The Minimum Number of Nonnegative Edges in Hypergraphs

Abstract

An $r$-uniform $n$-vertex hypergraph $H$ is said to have the Manickam-Miklós-Singhi (MMS) property if for every assignment of weights to its vertices with nonnegative sum, the number of edges whose total weight is nonnegative is at least the minimum degree of $H$. In this paper we show that for $n>10r^3$, every $r$-uniform $n$-vertex hypergraph with equal codegrees has the MMS property, and the bound on $n$ is essentially tight up to a constant factor. This result has two immediate corollaries. First it shows that every set of $n>10k^3$ real numbers with nonnegative sum has at least $\binom{n-1}{k-1}$ nonnegative $k$-sums, verifying the Manickam-Miklós-Singhi conjecture for this range.

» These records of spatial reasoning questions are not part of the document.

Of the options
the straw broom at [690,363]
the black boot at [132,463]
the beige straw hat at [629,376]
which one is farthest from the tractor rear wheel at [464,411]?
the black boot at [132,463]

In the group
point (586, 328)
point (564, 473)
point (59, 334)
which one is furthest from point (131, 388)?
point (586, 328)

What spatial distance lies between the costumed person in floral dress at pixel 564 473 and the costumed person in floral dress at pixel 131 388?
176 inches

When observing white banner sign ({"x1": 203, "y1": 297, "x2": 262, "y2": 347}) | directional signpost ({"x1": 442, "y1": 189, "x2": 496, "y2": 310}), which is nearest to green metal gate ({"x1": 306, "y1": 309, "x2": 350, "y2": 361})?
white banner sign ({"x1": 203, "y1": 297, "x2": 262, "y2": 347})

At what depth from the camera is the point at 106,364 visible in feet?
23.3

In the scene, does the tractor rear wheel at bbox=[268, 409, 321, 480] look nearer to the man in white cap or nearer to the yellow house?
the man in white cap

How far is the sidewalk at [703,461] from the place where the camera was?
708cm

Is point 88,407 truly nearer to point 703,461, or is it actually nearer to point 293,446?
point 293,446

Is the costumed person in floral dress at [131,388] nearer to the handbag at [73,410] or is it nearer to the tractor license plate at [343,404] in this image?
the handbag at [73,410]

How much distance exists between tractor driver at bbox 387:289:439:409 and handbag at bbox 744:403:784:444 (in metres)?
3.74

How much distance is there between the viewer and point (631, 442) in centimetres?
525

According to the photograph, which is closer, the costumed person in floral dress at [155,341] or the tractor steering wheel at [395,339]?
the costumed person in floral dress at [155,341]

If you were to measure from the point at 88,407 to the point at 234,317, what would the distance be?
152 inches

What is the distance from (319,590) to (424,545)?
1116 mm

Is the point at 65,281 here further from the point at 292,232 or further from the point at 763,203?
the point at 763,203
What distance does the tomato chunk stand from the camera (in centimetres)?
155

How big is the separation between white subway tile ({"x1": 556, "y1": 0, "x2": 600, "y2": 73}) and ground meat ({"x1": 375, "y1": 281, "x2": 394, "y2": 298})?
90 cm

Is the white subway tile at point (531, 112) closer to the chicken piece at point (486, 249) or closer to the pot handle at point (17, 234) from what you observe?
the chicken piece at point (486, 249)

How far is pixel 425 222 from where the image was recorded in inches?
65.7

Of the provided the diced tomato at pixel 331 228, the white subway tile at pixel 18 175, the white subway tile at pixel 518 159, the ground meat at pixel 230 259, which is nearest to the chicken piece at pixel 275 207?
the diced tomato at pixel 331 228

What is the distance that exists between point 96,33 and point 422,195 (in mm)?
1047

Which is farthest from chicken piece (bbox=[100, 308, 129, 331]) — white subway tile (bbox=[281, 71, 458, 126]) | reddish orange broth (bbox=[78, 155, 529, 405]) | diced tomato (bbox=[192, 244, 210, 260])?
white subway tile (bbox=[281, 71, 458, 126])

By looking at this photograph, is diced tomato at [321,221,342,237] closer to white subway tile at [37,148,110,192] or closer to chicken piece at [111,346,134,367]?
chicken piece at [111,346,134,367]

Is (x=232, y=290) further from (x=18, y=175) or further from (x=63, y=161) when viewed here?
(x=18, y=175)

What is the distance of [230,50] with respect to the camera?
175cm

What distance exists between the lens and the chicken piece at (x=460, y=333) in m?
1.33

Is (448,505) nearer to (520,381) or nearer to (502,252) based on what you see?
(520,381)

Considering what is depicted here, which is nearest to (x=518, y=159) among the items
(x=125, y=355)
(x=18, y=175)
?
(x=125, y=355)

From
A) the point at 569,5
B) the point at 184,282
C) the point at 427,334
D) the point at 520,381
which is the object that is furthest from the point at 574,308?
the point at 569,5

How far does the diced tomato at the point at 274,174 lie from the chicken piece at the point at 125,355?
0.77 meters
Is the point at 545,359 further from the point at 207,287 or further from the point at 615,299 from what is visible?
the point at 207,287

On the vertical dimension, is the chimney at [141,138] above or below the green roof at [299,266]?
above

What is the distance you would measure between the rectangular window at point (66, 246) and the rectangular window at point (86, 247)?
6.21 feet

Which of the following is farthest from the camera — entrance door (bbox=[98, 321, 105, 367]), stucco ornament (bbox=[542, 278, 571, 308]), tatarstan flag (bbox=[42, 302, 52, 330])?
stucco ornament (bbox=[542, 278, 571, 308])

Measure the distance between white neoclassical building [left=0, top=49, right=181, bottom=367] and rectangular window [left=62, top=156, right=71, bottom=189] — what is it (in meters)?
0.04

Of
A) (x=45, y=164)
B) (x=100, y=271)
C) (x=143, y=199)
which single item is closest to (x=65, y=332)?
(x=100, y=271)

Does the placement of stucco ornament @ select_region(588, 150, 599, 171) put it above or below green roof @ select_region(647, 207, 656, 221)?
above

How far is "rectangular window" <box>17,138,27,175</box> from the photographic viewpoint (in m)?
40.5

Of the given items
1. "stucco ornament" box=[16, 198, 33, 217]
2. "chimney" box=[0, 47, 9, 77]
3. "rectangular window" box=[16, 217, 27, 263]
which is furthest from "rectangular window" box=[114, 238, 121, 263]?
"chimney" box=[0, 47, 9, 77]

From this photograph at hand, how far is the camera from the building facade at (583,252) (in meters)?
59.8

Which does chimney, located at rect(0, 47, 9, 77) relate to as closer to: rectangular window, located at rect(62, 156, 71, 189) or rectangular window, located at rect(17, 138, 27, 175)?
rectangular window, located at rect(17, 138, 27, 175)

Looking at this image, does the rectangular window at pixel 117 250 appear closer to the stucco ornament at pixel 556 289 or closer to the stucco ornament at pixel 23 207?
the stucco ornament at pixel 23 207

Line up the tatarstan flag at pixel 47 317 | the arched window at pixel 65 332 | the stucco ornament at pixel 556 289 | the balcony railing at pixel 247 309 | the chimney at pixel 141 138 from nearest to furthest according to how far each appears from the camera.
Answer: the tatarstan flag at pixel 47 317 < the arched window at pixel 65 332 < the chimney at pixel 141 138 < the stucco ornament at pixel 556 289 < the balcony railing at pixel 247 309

More importantly, it implies the vector space Manickam-Miklós-Singhi conjecture which states that for $n \ge 4k$ and any weighting on the $1$-dimensional subspaces of $\mathbb{F}_{q}^n$ with nonnegative sum, the number of nonnegative $k$-dimensional subspaces is at least ${n-1 \brack k-1}_q$. We also discuss two additional generalizations, which can be regarded as analogues of the Erdős-Ko-Rado theorem on $k$-intersecting families.